====== TEXT

Efficiently copy from a source IO::Buffer into the buffer, at offset using memcpy. For copying String instances, see #set_string.

buffer = IO::Buffer.new(32)
# =>
# #<IO::Buffer 0x0000555f5ca22520+32 INTERNAL>
# 0x00000000  00 00 00 00 00 00 00 00 00 00 00 00 00 00 00 00 ................
# 0x00000010  00 00 00 00 00 00 00 00 00 00 00 00 00 00 00 00 ................  *

buffer.copy(IO::Buffer.for("test"), 8)
# => 4 -- size of buffer copied
buffer
# =>
# #<IO::Buffer 0x0000555f5cf8fe40+32 INTERNAL>
# 0x00000000  00 00 00 00 00 00 00 00 74 65 73 74 00 00 00 00 ........test....
# 0x00000010  00 00 00 00 00 00 00 00 00 00 00 00 00 00 00 00 ................ *

#copy can be used to put buffer into strings associated with buffer:

string= "buffer:    "
# => "buffer:    "
buffer = IO::Buffer.for(string)
buffer.copy(IO::Buffer.for("test"), 5)
# => 4
string
# => "buffer:test"

Attempt to copy into a read-only buffer will fail:

File.write('test.txt', 'test')
buffer = IO::Buffer.map(File.open('test.txt'), nil, 0, IO::Buffer::READONLY)
buffer.copy(IO::Buffer.for("test"), 8)
# in `copy': Buffer is not writable! (IO::Buffer::AccessError)

============
====== STORED DATA

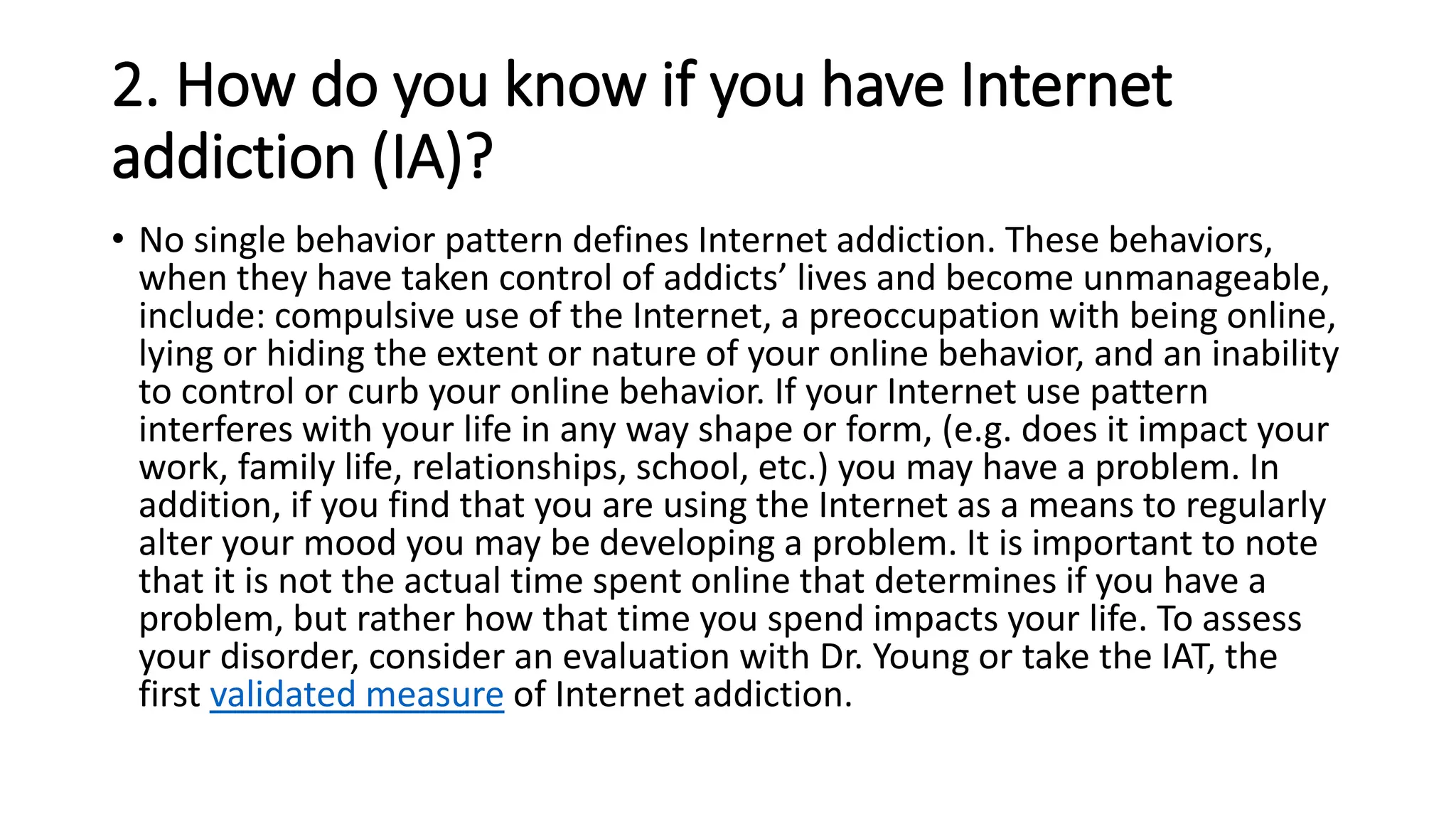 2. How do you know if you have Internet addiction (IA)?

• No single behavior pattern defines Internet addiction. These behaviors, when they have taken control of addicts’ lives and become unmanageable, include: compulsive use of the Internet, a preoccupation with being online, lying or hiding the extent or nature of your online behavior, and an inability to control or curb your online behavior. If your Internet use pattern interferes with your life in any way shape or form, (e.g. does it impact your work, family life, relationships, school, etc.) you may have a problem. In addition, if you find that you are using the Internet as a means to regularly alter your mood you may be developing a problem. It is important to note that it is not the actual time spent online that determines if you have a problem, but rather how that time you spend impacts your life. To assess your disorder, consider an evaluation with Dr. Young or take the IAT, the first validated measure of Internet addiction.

============
====== STORED DATA

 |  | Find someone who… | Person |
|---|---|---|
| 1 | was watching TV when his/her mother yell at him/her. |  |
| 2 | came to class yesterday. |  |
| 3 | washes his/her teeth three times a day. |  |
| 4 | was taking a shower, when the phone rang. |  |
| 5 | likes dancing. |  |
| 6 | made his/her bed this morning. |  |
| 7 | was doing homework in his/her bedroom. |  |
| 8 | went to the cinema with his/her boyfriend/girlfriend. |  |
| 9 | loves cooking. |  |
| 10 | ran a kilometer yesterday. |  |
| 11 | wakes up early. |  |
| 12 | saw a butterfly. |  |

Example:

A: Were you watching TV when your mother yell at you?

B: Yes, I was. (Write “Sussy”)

============

__TASK LIST__.
1. Answer these about the IO::Buffer copy text:
(a) What function does the copy use?
(b) What does the first copy call return, as the text describes it?
(c) What error is raised when copying into a read-only buffer?
2. Does each statement agree with the IO::Buffer copy text? Answer yes or no and quote the words that decide it.
(a) For copying String instances, the text points to #set_string.
(b) Copying into a read-only buffer works.
(c) After the copy at offset 5, the string reads "buffer:test".
3. In the IO::Buffer copy text, rewrite the stretch from "Attempt to copy" through "nil, 0, IO::Buffer::READONLY)", putting "locked" in place of "read-only".
Work only from the IO::Buffer copy text; the lines play no part.

__RESULTS FOR EACH TASK__.
1.
(a) memcpy
(b) 4, the size of the buffer copied
(c) IO::Buffer::AccessError, with the message "Buffer is not writable!"

2.
(a) Yes: "For copying String instances, see #set_string."
(b) No: "Attempt to copy into a read-only buffer will fail"
(c) Yes: "# => "buffer:test""

3.
Attempt to copy into a locked buffer will fail:

File.write('test.txt', 'test')
buffer = IO::Buffer.map(File.open('test.txt'), nil, 0, IO::Buffer::READONLY)